#### [Materials provided]

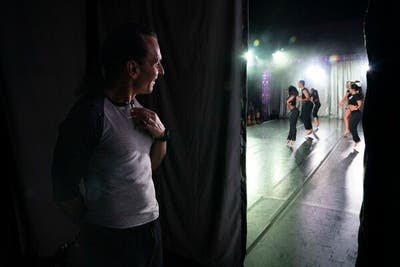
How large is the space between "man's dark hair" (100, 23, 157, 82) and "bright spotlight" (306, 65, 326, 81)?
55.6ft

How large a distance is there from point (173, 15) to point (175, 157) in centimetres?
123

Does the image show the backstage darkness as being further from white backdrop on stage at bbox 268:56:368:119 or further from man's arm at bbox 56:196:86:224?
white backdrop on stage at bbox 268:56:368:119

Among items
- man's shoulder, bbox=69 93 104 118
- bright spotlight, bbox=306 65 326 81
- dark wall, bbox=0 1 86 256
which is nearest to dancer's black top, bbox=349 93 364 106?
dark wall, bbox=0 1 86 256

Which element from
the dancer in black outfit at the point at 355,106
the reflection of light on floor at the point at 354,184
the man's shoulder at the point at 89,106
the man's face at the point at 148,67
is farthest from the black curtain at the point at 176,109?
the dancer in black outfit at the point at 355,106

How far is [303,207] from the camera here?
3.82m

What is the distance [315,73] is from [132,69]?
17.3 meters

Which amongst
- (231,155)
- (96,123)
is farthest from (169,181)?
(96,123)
--
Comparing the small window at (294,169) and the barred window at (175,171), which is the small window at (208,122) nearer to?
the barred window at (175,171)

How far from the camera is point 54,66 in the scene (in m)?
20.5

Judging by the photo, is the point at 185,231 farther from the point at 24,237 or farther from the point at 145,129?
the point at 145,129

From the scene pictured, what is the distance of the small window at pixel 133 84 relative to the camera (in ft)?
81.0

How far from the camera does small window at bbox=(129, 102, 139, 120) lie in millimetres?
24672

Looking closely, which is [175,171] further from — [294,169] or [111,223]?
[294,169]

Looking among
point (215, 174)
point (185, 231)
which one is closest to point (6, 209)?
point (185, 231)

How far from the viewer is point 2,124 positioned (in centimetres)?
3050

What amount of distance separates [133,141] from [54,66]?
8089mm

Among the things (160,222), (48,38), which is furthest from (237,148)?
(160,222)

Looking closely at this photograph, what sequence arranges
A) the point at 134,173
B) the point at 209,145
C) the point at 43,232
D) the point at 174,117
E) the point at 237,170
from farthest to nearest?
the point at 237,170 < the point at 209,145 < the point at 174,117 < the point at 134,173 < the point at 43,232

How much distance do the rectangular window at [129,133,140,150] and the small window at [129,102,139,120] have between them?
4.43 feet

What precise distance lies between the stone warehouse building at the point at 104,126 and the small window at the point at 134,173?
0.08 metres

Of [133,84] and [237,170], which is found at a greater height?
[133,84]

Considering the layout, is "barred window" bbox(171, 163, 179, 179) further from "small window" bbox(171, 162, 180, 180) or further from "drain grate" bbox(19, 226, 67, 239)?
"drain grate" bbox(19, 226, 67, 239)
==
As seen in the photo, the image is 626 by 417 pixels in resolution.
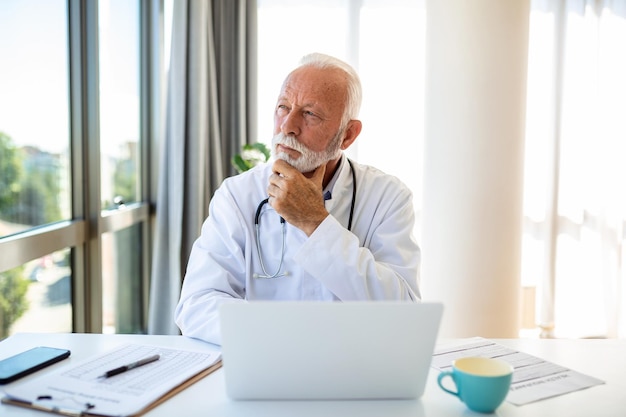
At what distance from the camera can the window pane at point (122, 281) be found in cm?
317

#### [What to produce]
Show each line above that contains the word "drain". Case counts.

#### [Solution for this task]
Considering the layout, is "barred window" bbox(171, 163, 179, 179) further from "small window" bbox(171, 162, 180, 180) or further from "drain grate" bbox(19, 226, 67, 239)?
"drain grate" bbox(19, 226, 67, 239)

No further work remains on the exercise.